QUOTED PASSAGE
If anyone was saying that the absence of any of those things
is "a fault of people working on the kernel", then I missed it.
I don't know what research there is. What there is is probably
in Lisp machines, though.

In response to the other things I mentioned, Marcin has
asked some interesting questions. Before I try to answer
them, I'd just like to quote something I wrote in the
grandparent of this article that got snipped:

  | I don't claim that all (or even any) of these are good things,
  | let alone worth the trouble to do. Some of them I've described
  | vaguely and may not even make sense when examined closely :-).

>>   - System calls that accept and return values of a rich set of
>>     types, rather than coercing everything into C-like strings,
>>     small integers and simple structures.
> 
> What types? More complicated types means harder interoperability
> with other languages. There is no chance that a structured type
> with pointers would match the representation demanded by a random
> implementation of a HLL.

The question was: "What kinds of things could a kernel
provide that would be useful for Lisp?". If the kernel
provides something that's useful for implementations of
Lisp targeted at that kernel, that's enough to be an
answer to the question, even if it's not also useful
for a random implementation of a random language.

REQUESTS
1. In the post about kernels and Lisp, where does the writer think any existing research is probably found?
2. Reproduce a section of the post about kernels and Lisp, starting at the words "I don't know" and stopping after "examined closely :-).".
The records after this point have nothing to do with the post about kernels and Lisp.

INFORMATION GIVEN
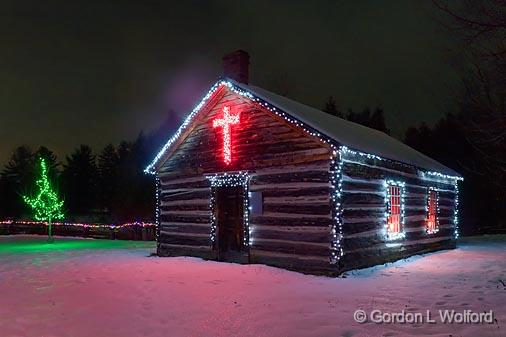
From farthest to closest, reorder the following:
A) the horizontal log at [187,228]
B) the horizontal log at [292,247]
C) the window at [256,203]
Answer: the horizontal log at [187,228] < the window at [256,203] < the horizontal log at [292,247]

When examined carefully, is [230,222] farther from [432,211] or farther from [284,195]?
[432,211]

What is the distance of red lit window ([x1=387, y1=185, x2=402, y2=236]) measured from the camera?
15764mm

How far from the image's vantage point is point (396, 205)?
16.3 metres

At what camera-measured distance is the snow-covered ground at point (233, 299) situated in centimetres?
713

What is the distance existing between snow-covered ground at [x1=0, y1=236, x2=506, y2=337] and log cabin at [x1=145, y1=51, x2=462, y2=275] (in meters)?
0.97

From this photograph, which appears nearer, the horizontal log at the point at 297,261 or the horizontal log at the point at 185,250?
the horizontal log at the point at 297,261

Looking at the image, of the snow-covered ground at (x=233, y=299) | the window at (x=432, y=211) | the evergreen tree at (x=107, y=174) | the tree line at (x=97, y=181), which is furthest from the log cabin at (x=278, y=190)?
the evergreen tree at (x=107, y=174)

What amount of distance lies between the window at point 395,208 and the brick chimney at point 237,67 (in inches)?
254

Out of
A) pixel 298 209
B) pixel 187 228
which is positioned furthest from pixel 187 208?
pixel 298 209

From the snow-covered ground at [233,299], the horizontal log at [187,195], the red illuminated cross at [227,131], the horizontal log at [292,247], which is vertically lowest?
the snow-covered ground at [233,299]

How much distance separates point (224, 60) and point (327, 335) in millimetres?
12342

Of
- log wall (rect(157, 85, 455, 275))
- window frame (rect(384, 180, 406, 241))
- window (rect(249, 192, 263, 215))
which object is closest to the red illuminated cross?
log wall (rect(157, 85, 455, 275))

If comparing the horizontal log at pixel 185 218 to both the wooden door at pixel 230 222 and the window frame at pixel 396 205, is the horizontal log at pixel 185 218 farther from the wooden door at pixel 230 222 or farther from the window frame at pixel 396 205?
the window frame at pixel 396 205

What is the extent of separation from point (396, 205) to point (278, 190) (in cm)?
518
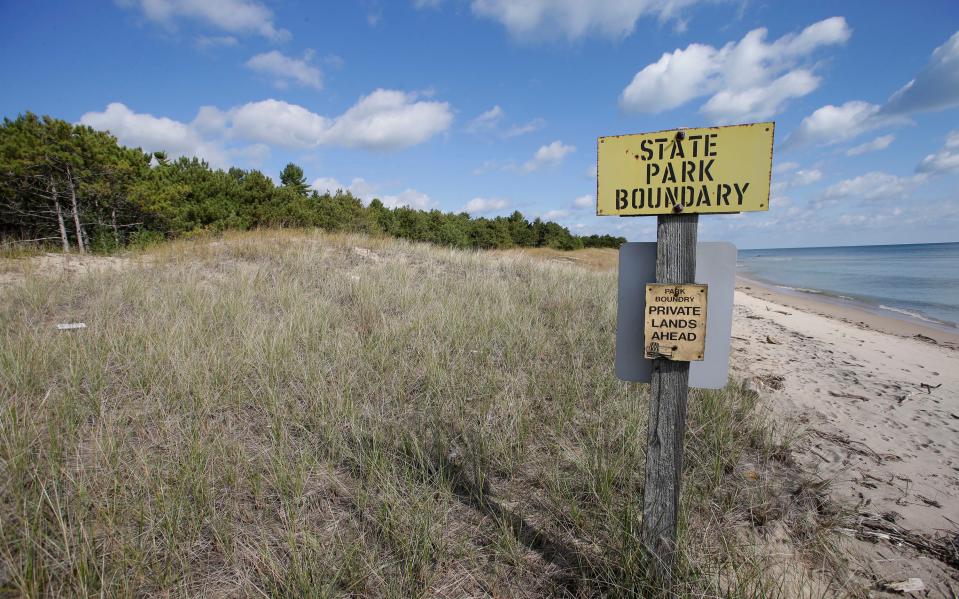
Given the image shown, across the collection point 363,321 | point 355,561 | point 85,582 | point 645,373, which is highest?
point 645,373

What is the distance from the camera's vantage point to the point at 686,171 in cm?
155

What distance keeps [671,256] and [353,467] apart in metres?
2.22

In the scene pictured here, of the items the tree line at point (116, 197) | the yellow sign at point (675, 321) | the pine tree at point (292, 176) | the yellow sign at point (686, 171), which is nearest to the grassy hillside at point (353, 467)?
the yellow sign at point (675, 321)

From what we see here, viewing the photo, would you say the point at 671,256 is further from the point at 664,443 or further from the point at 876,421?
the point at 876,421

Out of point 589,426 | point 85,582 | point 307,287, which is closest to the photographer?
point 85,582

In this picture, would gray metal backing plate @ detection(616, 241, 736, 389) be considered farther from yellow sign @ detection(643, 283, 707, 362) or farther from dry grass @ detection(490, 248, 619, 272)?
dry grass @ detection(490, 248, 619, 272)

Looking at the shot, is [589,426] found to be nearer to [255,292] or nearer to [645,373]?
[645,373]

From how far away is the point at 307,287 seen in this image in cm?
705

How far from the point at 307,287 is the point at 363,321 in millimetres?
2321

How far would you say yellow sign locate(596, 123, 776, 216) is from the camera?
1.49 meters

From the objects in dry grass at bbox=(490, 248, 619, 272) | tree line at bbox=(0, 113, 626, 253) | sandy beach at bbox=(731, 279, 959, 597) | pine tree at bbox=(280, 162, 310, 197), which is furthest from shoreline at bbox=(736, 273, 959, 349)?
pine tree at bbox=(280, 162, 310, 197)

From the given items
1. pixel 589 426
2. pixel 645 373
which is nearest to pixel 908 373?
pixel 589 426

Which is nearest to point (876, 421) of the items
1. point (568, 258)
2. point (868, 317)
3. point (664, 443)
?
point (664, 443)

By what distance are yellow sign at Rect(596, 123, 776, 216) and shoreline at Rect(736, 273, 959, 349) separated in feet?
35.5
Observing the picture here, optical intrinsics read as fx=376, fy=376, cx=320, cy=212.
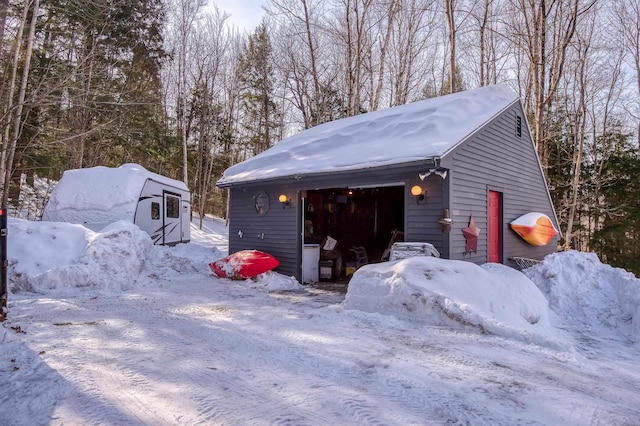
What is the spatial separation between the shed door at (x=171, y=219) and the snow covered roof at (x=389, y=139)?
10.7ft

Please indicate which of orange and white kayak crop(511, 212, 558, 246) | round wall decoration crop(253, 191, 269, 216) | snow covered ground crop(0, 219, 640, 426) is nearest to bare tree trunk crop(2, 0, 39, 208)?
snow covered ground crop(0, 219, 640, 426)

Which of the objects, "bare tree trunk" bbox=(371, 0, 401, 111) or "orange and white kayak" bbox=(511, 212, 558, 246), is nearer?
"orange and white kayak" bbox=(511, 212, 558, 246)

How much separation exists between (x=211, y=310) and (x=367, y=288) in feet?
7.89

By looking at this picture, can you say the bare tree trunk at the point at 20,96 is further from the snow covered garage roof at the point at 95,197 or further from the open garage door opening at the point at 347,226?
the open garage door opening at the point at 347,226

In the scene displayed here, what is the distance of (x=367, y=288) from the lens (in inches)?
221

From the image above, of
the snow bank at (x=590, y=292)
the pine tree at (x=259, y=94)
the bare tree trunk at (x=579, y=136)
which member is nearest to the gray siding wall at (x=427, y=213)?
the snow bank at (x=590, y=292)

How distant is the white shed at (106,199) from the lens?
1000 centimetres

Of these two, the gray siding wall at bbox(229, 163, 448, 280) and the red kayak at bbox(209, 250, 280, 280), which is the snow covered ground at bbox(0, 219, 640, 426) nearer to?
the red kayak at bbox(209, 250, 280, 280)

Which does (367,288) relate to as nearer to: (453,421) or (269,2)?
(453,421)

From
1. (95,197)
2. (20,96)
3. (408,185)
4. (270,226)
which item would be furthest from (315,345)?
(95,197)

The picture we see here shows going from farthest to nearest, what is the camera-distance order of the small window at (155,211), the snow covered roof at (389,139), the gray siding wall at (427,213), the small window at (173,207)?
the small window at (173,207), the small window at (155,211), the snow covered roof at (389,139), the gray siding wall at (427,213)

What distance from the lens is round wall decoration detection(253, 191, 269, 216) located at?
935 centimetres

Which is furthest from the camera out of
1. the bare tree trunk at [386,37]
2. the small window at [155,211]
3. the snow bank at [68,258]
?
the bare tree trunk at [386,37]

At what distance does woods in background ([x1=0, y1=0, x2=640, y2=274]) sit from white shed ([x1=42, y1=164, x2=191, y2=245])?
11.0ft
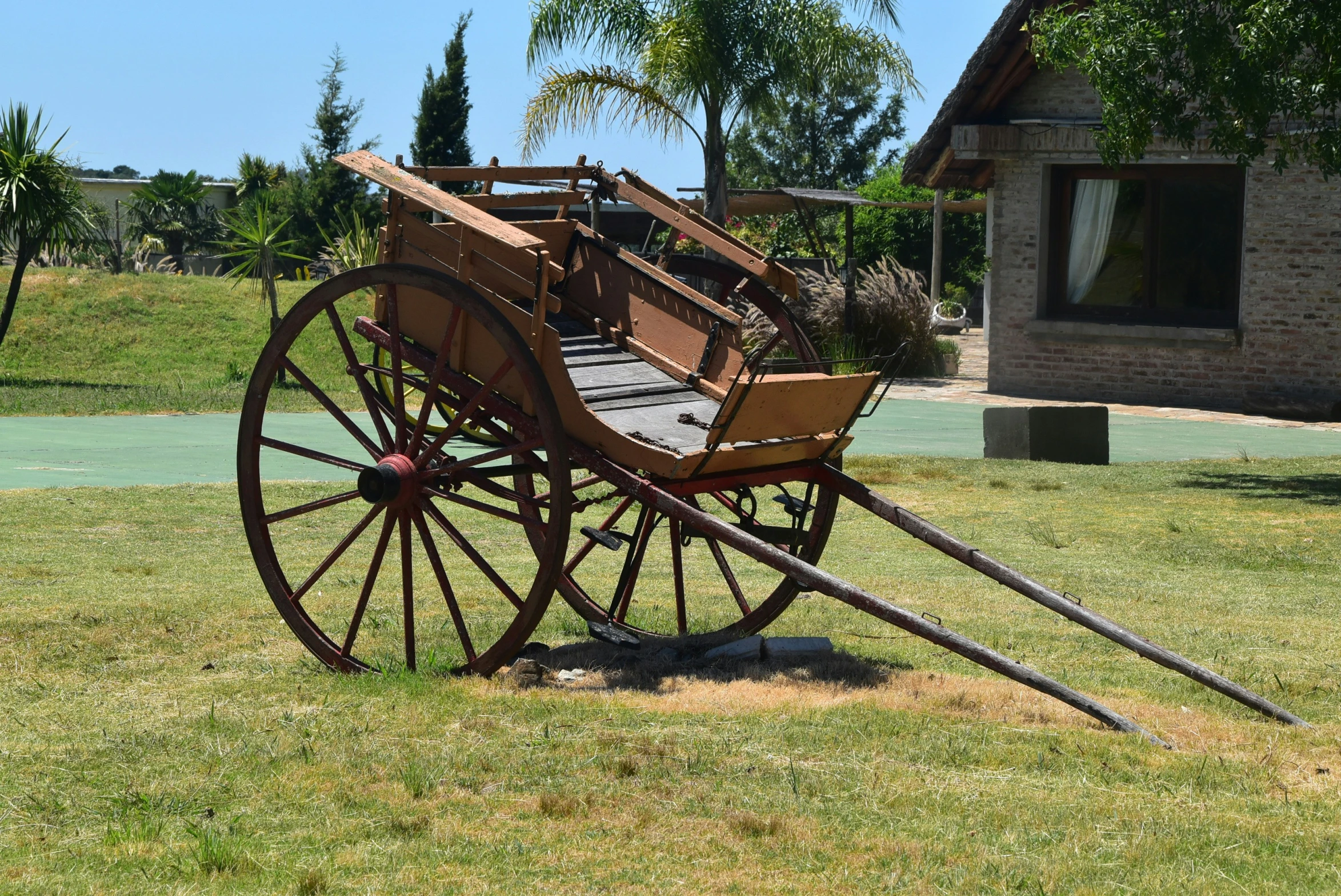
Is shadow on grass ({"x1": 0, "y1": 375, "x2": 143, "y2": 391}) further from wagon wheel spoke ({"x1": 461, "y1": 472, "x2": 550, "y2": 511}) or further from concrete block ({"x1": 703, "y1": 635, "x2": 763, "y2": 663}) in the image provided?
concrete block ({"x1": 703, "y1": 635, "x2": 763, "y2": 663})

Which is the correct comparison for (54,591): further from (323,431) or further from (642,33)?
(642,33)

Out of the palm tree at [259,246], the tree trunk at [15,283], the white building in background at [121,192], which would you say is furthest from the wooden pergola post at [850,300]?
the white building in background at [121,192]

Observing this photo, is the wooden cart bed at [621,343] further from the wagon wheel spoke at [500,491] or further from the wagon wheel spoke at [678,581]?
the wagon wheel spoke at [678,581]

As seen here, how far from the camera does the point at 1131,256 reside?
19344mm

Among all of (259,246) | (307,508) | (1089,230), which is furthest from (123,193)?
(307,508)

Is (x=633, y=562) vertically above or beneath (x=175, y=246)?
beneath

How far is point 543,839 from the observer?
385 centimetres

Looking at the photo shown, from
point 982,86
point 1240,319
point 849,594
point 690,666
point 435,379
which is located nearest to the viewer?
point 849,594

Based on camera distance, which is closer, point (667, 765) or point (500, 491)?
point (667, 765)

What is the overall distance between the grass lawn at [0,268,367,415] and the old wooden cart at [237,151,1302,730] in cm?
1109

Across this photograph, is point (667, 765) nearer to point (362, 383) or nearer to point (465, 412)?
point (465, 412)

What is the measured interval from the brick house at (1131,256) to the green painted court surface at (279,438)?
1.59m

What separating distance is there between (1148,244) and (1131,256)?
320 millimetres

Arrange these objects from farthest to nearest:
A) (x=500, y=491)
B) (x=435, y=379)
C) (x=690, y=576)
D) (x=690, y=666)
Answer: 1. (x=690, y=576)
2. (x=690, y=666)
3. (x=500, y=491)
4. (x=435, y=379)
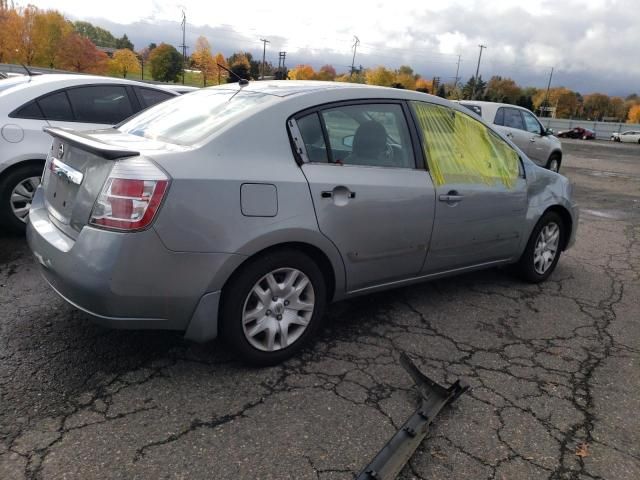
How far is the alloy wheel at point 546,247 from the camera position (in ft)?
15.4

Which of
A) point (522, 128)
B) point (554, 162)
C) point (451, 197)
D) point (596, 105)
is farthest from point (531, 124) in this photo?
point (596, 105)

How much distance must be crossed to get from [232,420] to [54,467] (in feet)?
2.54

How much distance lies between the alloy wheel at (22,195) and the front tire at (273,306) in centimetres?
327

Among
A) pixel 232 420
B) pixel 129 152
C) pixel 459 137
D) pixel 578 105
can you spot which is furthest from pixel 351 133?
pixel 578 105

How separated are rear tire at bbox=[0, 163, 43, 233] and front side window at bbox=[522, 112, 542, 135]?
1123 centimetres

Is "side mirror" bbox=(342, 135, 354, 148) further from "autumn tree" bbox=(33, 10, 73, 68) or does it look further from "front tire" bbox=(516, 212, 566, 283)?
"autumn tree" bbox=(33, 10, 73, 68)

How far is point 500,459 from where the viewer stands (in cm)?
244

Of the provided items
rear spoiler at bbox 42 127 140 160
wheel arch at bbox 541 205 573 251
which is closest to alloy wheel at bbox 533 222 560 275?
wheel arch at bbox 541 205 573 251

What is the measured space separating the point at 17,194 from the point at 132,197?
3.19 metres

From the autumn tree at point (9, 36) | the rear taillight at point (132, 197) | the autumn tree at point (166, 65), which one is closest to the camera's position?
the rear taillight at point (132, 197)

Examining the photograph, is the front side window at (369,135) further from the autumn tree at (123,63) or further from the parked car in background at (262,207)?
the autumn tree at (123,63)

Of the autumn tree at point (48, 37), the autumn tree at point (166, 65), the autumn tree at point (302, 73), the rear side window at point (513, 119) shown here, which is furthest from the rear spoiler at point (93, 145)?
the autumn tree at point (302, 73)

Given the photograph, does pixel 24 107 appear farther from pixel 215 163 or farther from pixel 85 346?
pixel 215 163

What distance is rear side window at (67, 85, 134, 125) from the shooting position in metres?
5.52
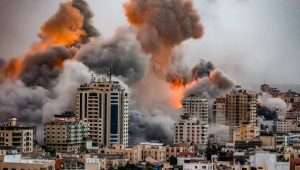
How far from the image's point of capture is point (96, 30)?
58.0ft

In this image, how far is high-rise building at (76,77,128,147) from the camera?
15.9m

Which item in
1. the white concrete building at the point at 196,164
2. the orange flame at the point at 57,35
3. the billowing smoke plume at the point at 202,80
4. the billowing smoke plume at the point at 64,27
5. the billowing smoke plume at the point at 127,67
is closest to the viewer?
the white concrete building at the point at 196,164

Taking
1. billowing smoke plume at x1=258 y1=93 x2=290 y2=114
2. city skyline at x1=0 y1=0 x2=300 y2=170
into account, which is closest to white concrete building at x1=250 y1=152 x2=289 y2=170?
city skyline at x1=0 y1=0 x2=300 y2=170

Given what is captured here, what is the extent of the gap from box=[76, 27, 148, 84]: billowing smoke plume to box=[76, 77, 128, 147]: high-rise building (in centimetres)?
126

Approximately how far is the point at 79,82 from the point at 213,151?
8.93ft

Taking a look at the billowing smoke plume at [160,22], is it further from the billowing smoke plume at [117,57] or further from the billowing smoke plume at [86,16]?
the billowing smoke plume at [86,16]

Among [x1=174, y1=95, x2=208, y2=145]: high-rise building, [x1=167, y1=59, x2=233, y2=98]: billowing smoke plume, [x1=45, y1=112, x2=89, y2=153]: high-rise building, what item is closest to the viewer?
[x1=45, y1=112, x2=89, y2=153]: high-rise building

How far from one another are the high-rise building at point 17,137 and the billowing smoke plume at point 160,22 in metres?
4.10

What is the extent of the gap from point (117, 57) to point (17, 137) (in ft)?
12.0

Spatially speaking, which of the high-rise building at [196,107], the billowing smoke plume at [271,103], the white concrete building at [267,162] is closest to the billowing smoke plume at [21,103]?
the high-rise building at [196,107]

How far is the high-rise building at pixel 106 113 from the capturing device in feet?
52.1

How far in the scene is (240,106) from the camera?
18406 mm

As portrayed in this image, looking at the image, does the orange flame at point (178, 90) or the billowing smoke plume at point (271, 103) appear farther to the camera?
the billowing smoke plume at point (271, 103)

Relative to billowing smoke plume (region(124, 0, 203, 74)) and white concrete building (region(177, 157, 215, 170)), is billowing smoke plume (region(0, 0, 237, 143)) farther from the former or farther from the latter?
white concrete building (region(177, 157, 215, 170))
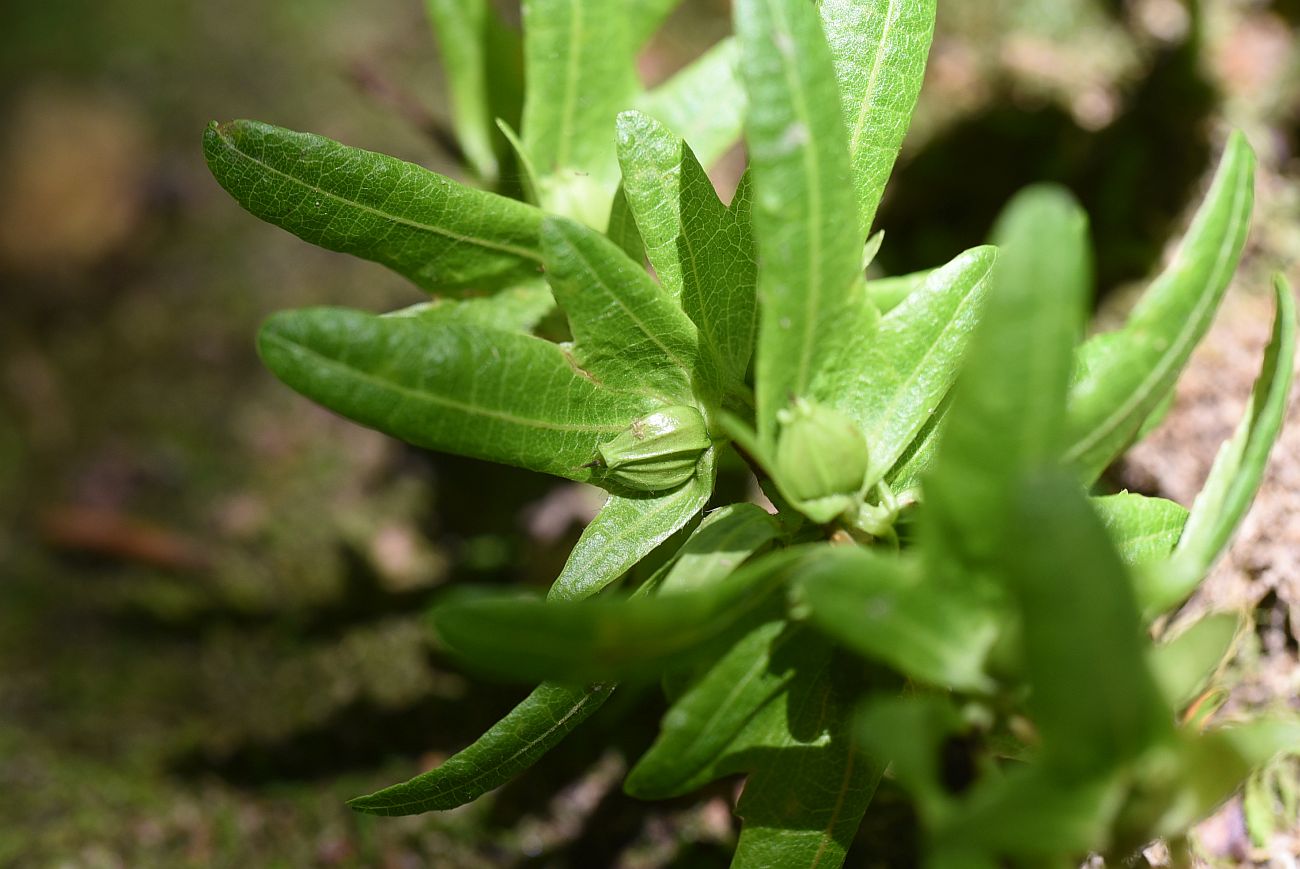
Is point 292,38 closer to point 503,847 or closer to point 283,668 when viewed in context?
point 283,668

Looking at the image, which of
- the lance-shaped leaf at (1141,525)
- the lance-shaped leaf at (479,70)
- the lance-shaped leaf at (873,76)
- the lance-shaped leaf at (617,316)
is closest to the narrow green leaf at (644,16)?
the lance-shaped leaf at (479,70)

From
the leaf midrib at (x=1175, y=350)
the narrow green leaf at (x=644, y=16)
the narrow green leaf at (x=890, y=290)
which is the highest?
the narrow green leaf at (x=644, y=16)

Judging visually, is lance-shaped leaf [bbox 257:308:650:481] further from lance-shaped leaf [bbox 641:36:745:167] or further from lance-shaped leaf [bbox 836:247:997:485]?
lance-shaped leaf [bbox 641:36:745:167]

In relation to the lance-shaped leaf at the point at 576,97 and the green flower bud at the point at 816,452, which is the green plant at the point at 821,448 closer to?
the green flower bud at the point at 816,452

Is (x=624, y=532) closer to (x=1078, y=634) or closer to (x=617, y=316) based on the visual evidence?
(x=617, y=316)

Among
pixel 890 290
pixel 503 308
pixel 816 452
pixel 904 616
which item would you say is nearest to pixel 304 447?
pixel 503 308

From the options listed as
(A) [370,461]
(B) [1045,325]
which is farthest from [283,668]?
(B) [1045,325]
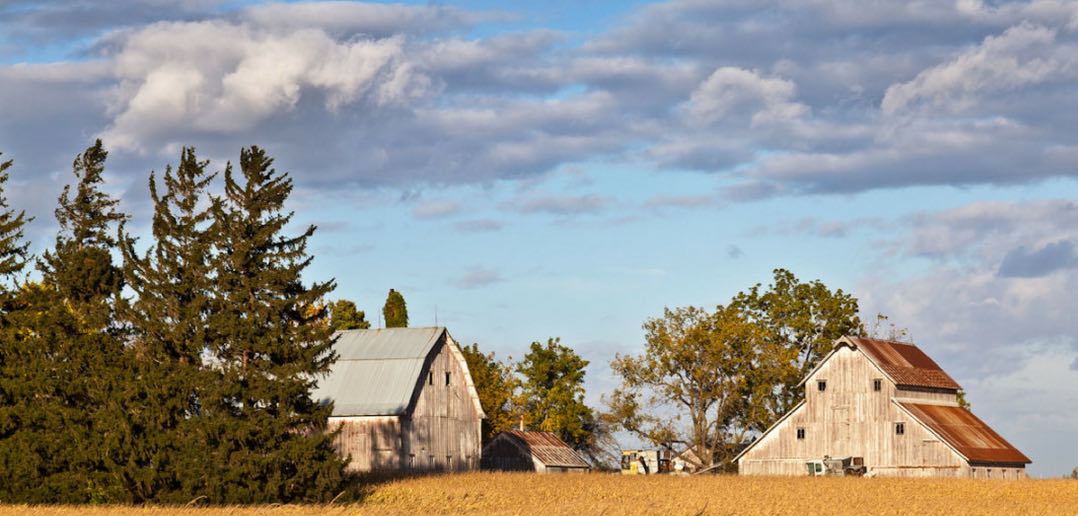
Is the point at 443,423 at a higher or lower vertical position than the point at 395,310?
lower

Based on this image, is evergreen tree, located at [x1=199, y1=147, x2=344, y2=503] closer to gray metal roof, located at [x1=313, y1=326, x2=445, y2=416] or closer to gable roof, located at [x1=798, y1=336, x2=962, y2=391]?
gray metal roof, located at [x1=313, y1=326, x2=445, y2=416]

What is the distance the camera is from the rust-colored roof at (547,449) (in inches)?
3398

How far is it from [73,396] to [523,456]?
37.3m

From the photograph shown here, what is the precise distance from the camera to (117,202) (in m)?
74.6

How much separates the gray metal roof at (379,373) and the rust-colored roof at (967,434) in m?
28.9

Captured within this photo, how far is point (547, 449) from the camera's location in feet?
292

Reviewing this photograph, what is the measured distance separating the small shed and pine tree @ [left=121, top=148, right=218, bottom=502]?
33.9 metres

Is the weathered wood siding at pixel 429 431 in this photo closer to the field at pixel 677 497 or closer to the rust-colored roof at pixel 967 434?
the field at pixel 677 497

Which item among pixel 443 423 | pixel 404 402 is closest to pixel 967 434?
pixel 443 423

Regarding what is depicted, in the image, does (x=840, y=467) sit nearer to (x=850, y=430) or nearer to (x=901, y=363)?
(x=850, y=430)

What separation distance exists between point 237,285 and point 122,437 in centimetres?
703

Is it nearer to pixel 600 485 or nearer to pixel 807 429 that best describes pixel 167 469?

RESULTS
1. In Lisp machines.

2.
I don't know what research there is. What there is is probably
in Lisp machines, though.

In response to the other things I mentioned, Marcin has
asked some interesting questions. Before I try to answer
them, I'd just like to quote something I wrote in the
grandparent of this article that got snipped:

  | I don't claim that all (or even any) of these are good things,
  | let alone worth the trouble to do. Some of them I've described
  | vaguely and may not even make sense when examined closely :-).